• WHAT TO PRODUCE
Please write the data from the line containing "Is point 24,116" through the end of the data as a two-column CSV with the headers input_text and expected_output. Give one row per entry, put each field in double quotes, and replace any line breaks with spaces.

• STORED DATA
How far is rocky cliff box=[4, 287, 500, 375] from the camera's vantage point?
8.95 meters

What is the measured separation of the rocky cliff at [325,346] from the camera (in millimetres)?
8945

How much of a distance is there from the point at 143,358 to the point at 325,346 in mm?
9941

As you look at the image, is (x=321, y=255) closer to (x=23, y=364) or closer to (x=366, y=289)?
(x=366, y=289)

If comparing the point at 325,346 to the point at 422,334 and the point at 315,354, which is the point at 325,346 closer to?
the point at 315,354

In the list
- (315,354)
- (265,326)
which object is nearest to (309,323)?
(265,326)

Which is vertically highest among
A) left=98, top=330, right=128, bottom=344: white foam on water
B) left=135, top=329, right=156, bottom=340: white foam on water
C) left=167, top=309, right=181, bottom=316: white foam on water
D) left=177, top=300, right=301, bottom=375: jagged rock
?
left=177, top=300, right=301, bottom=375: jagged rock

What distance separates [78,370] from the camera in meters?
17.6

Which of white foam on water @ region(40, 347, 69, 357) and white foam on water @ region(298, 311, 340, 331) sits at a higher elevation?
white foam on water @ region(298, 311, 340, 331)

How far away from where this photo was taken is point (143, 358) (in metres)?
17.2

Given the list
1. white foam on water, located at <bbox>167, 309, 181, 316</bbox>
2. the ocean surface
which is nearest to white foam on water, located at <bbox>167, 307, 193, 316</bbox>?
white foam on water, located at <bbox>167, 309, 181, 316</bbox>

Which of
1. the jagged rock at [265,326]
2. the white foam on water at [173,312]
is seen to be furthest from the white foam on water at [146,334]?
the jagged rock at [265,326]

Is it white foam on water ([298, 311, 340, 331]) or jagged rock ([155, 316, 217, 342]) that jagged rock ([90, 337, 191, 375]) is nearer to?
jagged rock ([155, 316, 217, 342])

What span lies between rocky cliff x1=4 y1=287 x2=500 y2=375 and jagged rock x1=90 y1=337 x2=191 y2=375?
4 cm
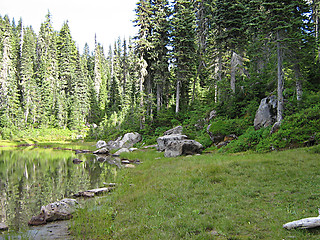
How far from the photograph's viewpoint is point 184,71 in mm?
34625

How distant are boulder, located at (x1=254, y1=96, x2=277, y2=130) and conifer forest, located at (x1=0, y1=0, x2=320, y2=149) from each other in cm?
87

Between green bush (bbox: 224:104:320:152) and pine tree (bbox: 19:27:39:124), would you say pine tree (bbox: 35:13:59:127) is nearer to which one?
pine tree (bbox: 19:27:39:124)

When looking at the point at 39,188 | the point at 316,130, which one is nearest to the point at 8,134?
the point at 39,188

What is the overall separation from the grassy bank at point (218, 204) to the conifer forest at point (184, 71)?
857 cm

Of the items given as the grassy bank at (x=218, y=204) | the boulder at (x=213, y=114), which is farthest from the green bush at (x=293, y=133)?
the boulder at (x=213, y=114)

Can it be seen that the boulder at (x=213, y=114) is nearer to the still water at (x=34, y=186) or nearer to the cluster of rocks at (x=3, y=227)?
the still water at (x=34, y=186)

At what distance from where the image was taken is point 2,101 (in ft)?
188

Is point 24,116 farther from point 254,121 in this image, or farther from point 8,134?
point 254,121

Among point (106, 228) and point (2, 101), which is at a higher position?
point (2, 101)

• TASK OUTPUT
input_text,expected_output
"Is point 24,116 farther from point 254,121 in this image, or farther from point 8,134?","point 254,121"
"Among point (106, 228) and point (2, 101), which is at a higher position?","point (2, 101)"